The orchestra is currently locked in a dispute over a potential 16 per cent wage cut

Thursday, 19 June 2014

The Metropolitan Opera Orchestra, which is currently locked in a dispute over wage cuts, has released a report slamming general manager Peter Gelb for his ‘failed artistic vision’ and ‘runaway spending' on unpopular productions. Earlier this month Gelb warned that the New York company could face bankruptcy in two or three years if it does not cut the cost of orchestra and chorus wages by 16 per cent. The orchestra, in turn, has accused him of increasing the Met’s operating budget ‘by nearly 50 per cent’.

‘In 2005-06, Joe Volpe’s last season, the budget was $221.6 million,' the report states. 'The Met’s expenditures for 2012-2013 were $326.8 million, an increase of over $105 million. According to the Met’s financial statements, for which we have received only the years between 2006 and 2013: new productions increased from $7.6 million to $21.8 million (the high was $24.3 million in 2012), a 220% increase; production equipment increased from $5 million to $15.1 million, a 202% increase; trucking and storage increased from $1.6 million to $3.7 million, a 131% increase; and finally, “other” increased from $2.7 to $8.7 million, a 222% increase.

‘A similar analysis between seasons 2003-04 and 2011-12 reveals that spending on Performances actually decreased from 72% to 61% of the overall budget, while spending on Media, New Productions, and “Other” grew dramatically.
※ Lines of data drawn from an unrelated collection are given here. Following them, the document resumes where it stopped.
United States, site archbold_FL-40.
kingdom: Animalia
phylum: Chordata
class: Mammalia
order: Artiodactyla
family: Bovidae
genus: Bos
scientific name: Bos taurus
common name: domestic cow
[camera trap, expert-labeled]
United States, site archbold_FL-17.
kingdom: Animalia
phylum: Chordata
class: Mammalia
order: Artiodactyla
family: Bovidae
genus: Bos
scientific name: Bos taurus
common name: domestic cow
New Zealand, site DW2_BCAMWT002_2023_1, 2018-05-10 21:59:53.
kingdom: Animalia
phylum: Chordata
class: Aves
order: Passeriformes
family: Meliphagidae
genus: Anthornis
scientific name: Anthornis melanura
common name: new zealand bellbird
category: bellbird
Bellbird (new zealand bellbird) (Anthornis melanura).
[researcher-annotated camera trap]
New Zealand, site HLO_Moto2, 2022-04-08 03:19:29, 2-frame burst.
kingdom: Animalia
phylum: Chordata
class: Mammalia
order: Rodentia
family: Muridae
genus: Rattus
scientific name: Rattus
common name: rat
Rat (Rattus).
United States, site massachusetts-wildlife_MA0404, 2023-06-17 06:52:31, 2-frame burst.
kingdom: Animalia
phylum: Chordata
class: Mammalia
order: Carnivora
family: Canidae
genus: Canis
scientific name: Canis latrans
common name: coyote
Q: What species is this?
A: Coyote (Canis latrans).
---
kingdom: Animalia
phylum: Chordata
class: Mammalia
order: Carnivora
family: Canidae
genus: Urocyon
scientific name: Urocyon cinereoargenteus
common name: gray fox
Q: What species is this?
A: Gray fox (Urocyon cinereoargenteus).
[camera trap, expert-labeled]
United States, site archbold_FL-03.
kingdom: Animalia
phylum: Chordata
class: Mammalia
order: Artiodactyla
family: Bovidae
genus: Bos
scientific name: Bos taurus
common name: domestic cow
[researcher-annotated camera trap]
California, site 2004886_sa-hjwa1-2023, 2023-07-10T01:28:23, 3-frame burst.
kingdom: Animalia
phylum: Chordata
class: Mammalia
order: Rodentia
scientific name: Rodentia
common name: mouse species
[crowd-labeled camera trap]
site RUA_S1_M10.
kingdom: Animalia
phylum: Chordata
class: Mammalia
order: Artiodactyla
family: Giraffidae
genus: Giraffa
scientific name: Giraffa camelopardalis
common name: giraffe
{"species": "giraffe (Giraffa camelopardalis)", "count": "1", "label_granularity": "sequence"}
The lack of return on this sizable investment points to failed financial stewardship.

‘Over the past eight years, we feel this current management has demonstrated a failed artistic vision, something we quantify via Gelb-specific box office performance, his denigration of the art form of opera, his disparaging of our audience, and his runaway spending in the name of “New Productions” which have nothing whatsoever to do with the supposedly “increasing labor costs.” We believe that allowing this type of mismanagement to continue is the thing that truly would imperil the future of the Met.’